- _Exercise requirements_: In the text on Tai Hang, reproduce word for word everything from "Tai Hang ()" up to and including "Sha Wai ().".

- _Extract_:
──────────────────────────────
Tai Hang () is an area in the Tai Po District of Hong Kong.

The area encompasses several villages, including Tsz Tong Tsuen () and the two walled villages of Chung Sum Wai () and Fui Sha Wai ().

Administration
Tai Hang is a recognized village under the New Territories Small House Policy. It is one of the villages represented within the Tai Po Rural Committee. For electoral purposes, Tai Hang is part of the Lam Tsuen Valley constituency, which is currently represented by Richard Chan Chun-chit.

History 
The villagers of the Tai Hang Village were mainly the members of the Man () clan. The original members of the Man clan in Tai Hang were relatives of Wen Tianxiang (), the Duke and scholar-general of the Song Dynasty in China. When the Mongols invaded the Song Dynasty, Wen fled to the South with his family and the Emperor of the Song Dynasty. At first, the family of Wen stayed in Dongguan but they then moved to the present-day New Territories of Hong Kong. Because of the historic background, Wen Tianxiang is commemorated in the village through his statue and an inscription of one of his writings.
──────────────────────────────
- _Excerpted data_:

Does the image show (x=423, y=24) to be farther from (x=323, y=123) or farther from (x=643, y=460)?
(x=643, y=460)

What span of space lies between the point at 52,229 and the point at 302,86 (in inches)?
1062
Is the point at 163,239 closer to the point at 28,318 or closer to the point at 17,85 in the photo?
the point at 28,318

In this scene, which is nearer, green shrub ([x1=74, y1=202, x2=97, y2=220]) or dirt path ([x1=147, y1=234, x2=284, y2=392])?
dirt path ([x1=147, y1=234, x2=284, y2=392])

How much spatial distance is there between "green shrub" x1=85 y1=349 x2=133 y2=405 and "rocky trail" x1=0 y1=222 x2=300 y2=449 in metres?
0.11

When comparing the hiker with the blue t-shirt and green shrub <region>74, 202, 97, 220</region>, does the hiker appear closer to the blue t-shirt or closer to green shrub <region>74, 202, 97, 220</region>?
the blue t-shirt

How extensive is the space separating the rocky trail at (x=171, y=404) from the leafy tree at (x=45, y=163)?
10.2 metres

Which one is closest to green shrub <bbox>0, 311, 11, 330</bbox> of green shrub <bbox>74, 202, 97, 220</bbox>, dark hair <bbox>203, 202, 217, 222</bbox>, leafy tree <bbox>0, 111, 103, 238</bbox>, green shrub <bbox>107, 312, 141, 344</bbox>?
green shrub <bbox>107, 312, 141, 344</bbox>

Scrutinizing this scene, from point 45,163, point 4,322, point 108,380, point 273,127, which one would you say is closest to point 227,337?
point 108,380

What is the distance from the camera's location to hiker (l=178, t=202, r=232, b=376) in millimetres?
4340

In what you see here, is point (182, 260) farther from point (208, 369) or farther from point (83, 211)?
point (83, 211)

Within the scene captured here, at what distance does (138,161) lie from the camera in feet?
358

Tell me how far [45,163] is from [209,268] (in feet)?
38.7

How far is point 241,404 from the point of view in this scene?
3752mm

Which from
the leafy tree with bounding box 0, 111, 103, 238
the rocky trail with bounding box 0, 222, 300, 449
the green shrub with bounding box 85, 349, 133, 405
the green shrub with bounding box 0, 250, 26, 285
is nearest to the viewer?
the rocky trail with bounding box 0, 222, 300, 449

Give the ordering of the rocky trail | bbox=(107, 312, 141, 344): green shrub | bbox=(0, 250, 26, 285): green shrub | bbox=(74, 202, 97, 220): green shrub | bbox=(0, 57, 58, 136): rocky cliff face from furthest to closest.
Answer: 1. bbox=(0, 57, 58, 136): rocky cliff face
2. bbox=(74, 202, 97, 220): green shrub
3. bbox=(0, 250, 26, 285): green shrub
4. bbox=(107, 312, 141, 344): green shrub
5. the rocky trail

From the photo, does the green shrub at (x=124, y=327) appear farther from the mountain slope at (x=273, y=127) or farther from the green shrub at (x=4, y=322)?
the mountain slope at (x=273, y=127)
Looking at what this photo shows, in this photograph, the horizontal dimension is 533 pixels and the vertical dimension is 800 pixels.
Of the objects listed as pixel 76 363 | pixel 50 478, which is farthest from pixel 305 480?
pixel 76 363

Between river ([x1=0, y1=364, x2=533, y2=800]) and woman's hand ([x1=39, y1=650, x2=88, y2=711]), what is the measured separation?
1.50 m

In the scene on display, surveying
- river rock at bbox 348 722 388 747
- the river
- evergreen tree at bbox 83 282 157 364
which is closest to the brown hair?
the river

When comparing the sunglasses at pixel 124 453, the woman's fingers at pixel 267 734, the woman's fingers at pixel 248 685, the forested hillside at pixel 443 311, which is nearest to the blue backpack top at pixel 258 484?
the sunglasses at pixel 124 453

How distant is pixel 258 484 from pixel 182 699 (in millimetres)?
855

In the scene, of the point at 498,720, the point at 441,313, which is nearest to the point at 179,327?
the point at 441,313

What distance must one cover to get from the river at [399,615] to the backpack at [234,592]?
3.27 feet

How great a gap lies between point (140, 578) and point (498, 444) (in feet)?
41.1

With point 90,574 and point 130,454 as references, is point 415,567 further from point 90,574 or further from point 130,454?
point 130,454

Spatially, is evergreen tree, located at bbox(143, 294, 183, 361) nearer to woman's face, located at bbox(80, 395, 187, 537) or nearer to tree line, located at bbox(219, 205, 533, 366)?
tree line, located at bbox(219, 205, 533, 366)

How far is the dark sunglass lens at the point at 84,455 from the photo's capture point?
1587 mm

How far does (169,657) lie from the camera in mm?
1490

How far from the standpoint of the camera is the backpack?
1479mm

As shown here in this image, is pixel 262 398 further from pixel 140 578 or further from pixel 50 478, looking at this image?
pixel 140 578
──────────────────────────────
- _Correct output_:
Tai Hang () is an area in the Tai Po District of Hong Kong.

The area encompasses several villages, including Tsz Tong Tsuen () and the two walled villages of Chung Sum Wai () and Fui Sha Wai ().